Write every record out again exactly, and keep images out of it.

[Image-linked spatial questions]
## start
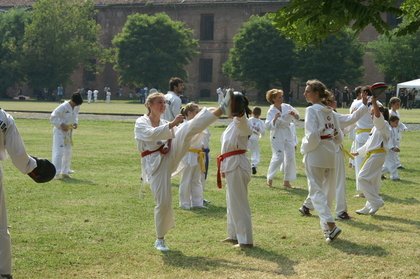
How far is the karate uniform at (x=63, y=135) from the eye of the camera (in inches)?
650

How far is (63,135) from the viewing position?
16797 millimetres

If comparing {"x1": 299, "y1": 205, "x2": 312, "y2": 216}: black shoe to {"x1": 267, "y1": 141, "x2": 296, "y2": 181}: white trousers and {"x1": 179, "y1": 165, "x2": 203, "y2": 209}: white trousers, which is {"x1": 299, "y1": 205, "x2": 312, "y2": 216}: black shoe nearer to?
{"x1": 179, "y1": 165, "x2": 203, "y2": 209}: white trousers

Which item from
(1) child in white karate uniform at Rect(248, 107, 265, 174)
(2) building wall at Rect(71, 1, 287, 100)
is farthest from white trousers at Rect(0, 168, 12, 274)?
(2) building wall at Rect(71, 1, 287, 100)

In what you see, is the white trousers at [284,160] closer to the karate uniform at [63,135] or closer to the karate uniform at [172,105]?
the karate uniform at [172,105]

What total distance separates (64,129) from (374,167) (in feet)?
22.7

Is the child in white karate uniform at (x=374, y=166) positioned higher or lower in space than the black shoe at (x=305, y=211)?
higher

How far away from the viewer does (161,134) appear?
29.7 ft

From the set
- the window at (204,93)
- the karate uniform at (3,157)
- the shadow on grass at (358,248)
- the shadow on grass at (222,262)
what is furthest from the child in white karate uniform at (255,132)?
the window at (204,93)

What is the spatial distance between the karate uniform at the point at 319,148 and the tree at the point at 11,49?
70844mm

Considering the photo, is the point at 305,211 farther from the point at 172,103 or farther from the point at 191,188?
the point at 172,103

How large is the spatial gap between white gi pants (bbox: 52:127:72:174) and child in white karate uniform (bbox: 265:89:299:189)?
12.9 ft

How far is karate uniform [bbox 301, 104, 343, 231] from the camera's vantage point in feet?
33.6

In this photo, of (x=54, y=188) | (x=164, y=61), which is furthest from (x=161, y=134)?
(x=164, y=61)

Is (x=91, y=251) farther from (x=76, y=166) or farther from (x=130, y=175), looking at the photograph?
(x=76, y=166)
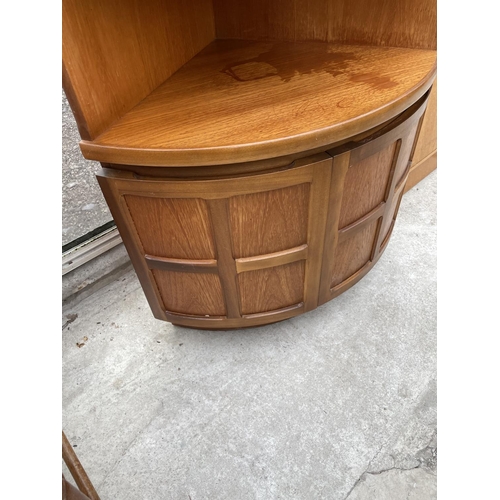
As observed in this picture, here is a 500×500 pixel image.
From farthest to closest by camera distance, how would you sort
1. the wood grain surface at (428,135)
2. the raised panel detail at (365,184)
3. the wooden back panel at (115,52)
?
the wood grain surface at (428,135), the raised panel detail at (365,184), the wooden back panel at (115,52)

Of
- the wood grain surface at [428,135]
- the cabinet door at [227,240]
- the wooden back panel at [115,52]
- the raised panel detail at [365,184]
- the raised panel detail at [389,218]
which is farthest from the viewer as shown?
the wood grain surface at [428,135]

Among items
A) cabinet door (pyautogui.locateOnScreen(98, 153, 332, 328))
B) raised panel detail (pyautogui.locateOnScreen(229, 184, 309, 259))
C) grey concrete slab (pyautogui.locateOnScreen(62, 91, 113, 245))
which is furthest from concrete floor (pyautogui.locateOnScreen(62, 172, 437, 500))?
raised panel detail (pyautogui.locateOnScreen(229, 184, 309, 259))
## end
### REPLY
How far is the karate uniform at (x=63, y=135) from the eye of the camera (in inches)?
650

How far is (63,135) from the viewing position?
16797 millimetres

If comparing {"x1": 299, "y1": 205, "x2": 312, "y2": 216}: black shoe to {"x1": 267, "y1": 141, "x2": 296, "y2": 181}: white trousers and {"x1": 179, "y1": 165, "x2": 203, "y2": 209}: white trousers, which is {"x1": 299, "y1": 205, "x2": 312, "y2": 216}: black shoe nearer to?
{"x1": 179, "y1": 165, "x2": 203, "y2": 209}: white trousers

Which item from
(1) child in white karate uniform at Rect(248, 107, 265, 174)
(2) building wall at Rect(71, 1, 287, 100)
is farthest from white trousers at Rect(0, 168, 12, 274)?
(2) building wall at Rect(71, 1, 287, 100)

In what you see, is the white trousers at [284,160] closer to the karate uniform at [63,135] or closer to the karate uniform at [172,105]?
the karate uniform at [172,105]

What total distance separates (64,129) from (374,167) (in feet)?
22.7

Is the child in white karate uniform at (x=374, y=166) positioned higher or lower in space than the black shoe at (x=305, y=211)?
higher

How far away from the viewer does (161,134) appear?
29.7 ft

From the set
- the window at (204,93)
- the karate uniform at (3,157)
- the shadow on grass at (358,248)
- the shadow on grass at (222,262)
what is furthest from the child in white karate uniform at (255,132)?
the window at (204,93)

What is the spatial distance between the karate uniform at the point at 319,148 and the tree at the point at 11,49?
70844mm

Considering the photo, is the point at 305,211 farther from the point at 172,103 or farther from the point at 191,188?
the point at 172,103

How large is the spatial gap between white gi pants (bbox: 52:127:72:174) and child in white karate uniform (bbox: 265:89:299:189)?
12.9 ft

How far is karate uniform [bbox 301, 104, 343, 231] from the camera's vantage point in feet?
33.6

In this photo, of (x=54, y=188) | (x=164, y=61), which is furthest from (x=161, y=134)?
(x=164, y=61)

Is (x=91, y=251) farther from (x=76, y=166) or farther from (x=130, y=175), looking at the photograph?
(x=76, y=166)
As observed in this picture, here is a 500×500 pixel image.
From farthest to closest by camera distance, how would you sort
1. the wood grain surface at (428,135)
2. the raised panel detail at (365,184)
3. the wooden back panel at (115,52)
?
the wood grain surface at (428,135), the raised panel detail at (365,184), the wooden back panel at (115,52)

Of
- the wood grain surface at [428,135]
- the cabinet door at [227,240]
- the wooden back panel at [115,52]
- the raised panel detail at [365,184]
- the raised panel detail at [389,218]
which is farthest from the viewer as shown?
the wood grain surface at [428,135]

Among items
A) cabinet door (pyautogui.locateOnScreen(98, 153, 332, 328))
B) raised panel detail (pyautogui.locateOnScreen(229, 184, 309, 259))
C) grey concrete slab (pyautogui.locateOnScreen(62, 91, 113, 245))
which is furthest from concrete floor (pyautogui.locateOnScreen(62, 172, 437, 500))?
raised panel detail (pyautogui.locateOnScreen(229, 184, 309, 259))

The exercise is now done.